Примеров, взятых из одного сводного хозяйственного дела, вполне достаточно, чтобы поколебать традиционное представление о Европейском Севере России как о районе, не знавшем пут крепостного права. В конечном итоге не имеет принципиального значения вопрос, кто надел на крестьян крепостной ошейник — монахи или дворяне и где крестьяне отбывали барщину — в поместье или в усолье. В Поморье не было дворян и помещичьих латифундий, но было много монастырей с Соловецким во главе. Монахи на Севере не менее жестоко угнетали крестьян, чем дворяне южной полосы.

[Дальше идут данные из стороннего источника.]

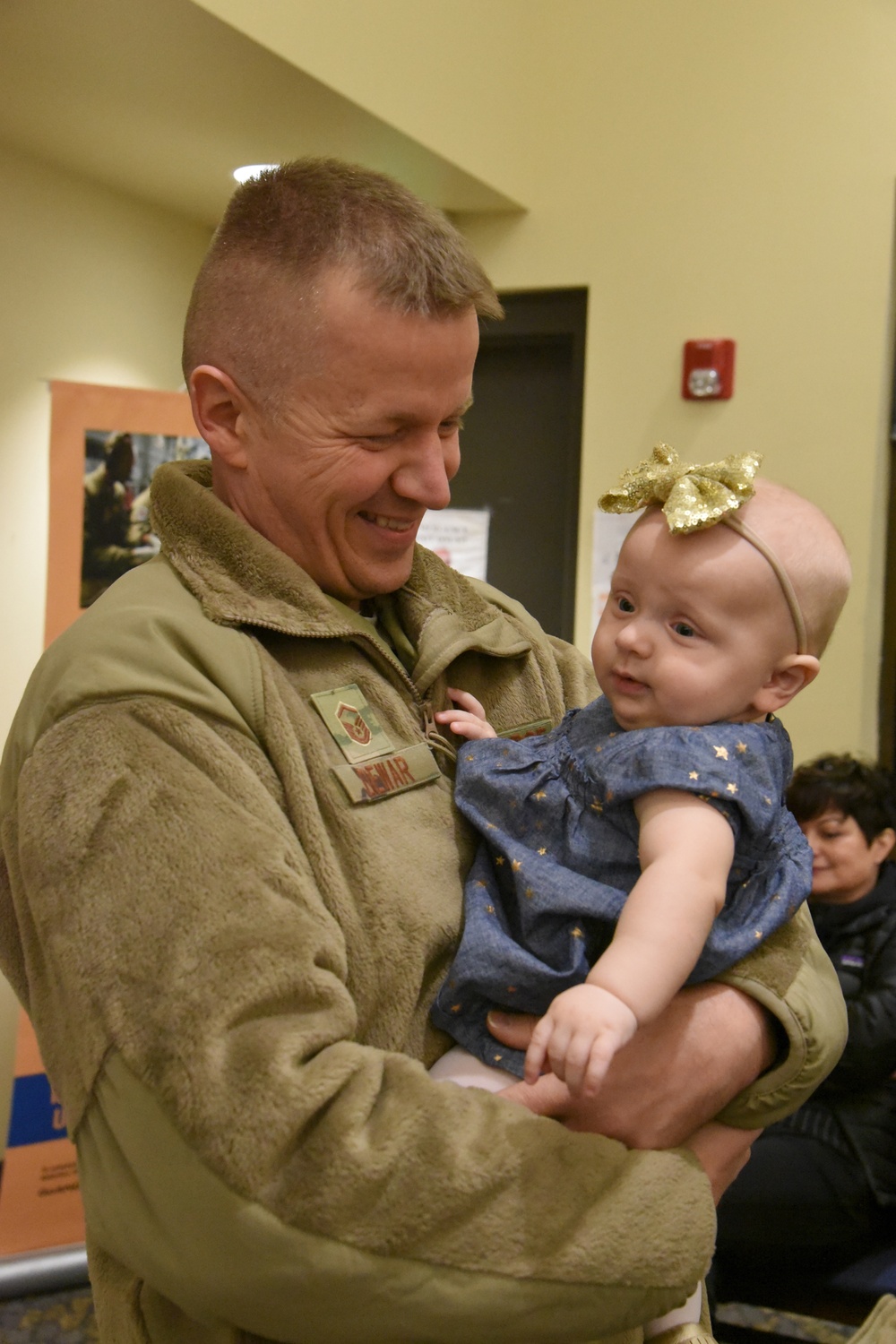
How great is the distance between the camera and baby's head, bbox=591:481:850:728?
1315 mm

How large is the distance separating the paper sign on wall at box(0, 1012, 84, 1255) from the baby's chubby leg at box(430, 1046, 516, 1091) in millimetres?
2088

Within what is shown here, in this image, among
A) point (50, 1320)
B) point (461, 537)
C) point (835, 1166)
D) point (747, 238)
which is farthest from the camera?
point (461, 537)

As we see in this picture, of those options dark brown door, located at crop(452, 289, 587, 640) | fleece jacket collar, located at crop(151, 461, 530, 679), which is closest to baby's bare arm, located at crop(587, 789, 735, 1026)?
fleece jacket collar, located at crop(151, 461, 530, 679)

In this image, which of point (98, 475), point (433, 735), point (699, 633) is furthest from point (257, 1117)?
point (98, 475)

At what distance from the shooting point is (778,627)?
133 centimetres

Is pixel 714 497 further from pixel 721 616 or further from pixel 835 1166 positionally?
pixel 835 1166

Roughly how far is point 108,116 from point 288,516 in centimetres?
211

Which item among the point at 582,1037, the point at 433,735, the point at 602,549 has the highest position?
the point at 602,549

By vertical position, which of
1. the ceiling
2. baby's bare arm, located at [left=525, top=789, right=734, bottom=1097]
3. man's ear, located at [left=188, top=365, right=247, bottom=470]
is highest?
the ceiling

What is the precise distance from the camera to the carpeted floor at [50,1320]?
3033 mm

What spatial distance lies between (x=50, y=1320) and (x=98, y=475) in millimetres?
2071

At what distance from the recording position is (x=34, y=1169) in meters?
3.14

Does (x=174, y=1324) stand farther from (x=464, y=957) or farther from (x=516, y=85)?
(x=516, y=85)

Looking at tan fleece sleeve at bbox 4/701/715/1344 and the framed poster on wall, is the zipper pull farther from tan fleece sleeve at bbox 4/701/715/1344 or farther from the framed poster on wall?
the framed poster on wall
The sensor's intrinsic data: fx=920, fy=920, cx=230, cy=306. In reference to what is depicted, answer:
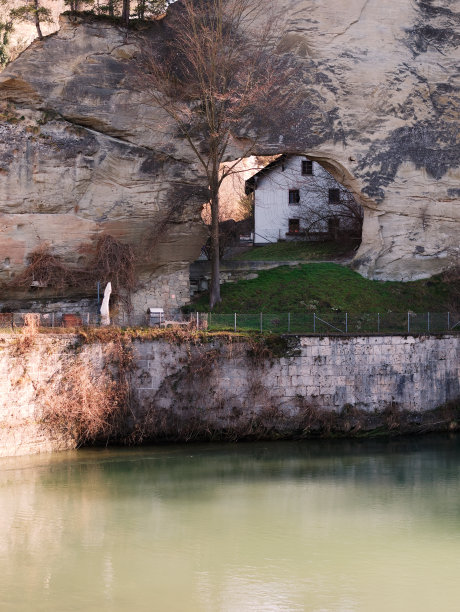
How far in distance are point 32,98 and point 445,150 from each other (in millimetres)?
15038

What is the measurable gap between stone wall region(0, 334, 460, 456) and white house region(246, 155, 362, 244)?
13.2 meters

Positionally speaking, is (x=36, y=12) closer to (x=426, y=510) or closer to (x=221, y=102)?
(x=221, y=102)

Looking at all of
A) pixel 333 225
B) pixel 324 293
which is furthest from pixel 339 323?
pixel 333 225

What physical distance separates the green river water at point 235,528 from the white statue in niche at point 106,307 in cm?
413

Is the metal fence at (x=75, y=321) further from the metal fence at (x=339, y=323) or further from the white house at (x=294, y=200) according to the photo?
the white house at (x=294, y=200)

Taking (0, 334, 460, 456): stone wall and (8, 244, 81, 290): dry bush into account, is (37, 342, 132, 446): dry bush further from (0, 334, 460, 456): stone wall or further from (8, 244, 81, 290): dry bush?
(8, 244, 81, 290): dry bush

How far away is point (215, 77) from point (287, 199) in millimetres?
11831

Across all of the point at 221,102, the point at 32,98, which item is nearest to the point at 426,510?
the point at 221,102

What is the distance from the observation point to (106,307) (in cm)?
2839

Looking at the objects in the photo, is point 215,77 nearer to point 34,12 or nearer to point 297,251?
point 34,12

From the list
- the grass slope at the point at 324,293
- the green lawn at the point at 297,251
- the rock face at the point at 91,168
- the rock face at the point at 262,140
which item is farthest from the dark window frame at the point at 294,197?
the rock face at the point at 91,168

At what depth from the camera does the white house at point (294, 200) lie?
134 feet

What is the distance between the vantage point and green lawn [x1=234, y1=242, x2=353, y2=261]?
37.2 meters

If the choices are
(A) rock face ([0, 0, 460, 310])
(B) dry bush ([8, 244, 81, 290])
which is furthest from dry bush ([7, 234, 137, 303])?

Поморский крестьянин был лично зависим от Соловецкого монастыря. Прибавочный труд выжимался из него «внеэкономическим принуждением», как называл Карл Маркс грубую форму эксплуатации, подводимую им под категорию отработочной ренты.[12] Пользовался монастырь и более развитыми формами ренты — продуктовой и денежной. В монастырской вотчине до последних дней ее существования господствовали крепостнические отношения и феодальная эксплуатация.

Помимо «своих» крестьян, монастырь нещадно эксплуатировал «годовиков» — богомольцев, работников по обещанию. До 60-х годов XVIII века ежегодно их оставалось на островах по 200–500 и более человек. После конфискации монастырских владений число «годовиков» колебалось от 500 до 1000 человек.[13] Все они бесплатно трудились на 200–250 «братов», искателей «равноангельского житья», выполнявших обязанности надзирателей и управляющих.

Хозяйственная деятельность монастыря в самый цветущий период его жизни достаточно хорошо изучена и обобщена в блестящей работе В. О. Ключевского[14] и в превосходно документированной монографии А. А. Савича.[15] Этой же теме посвятили статьи А. Иванов,[16] В. Массальский,[17] А.Н. Попов,[18] Е. Сизов.[19] Из последних по времени работ большой интерес представляет исследование А. М. Борисова.[20]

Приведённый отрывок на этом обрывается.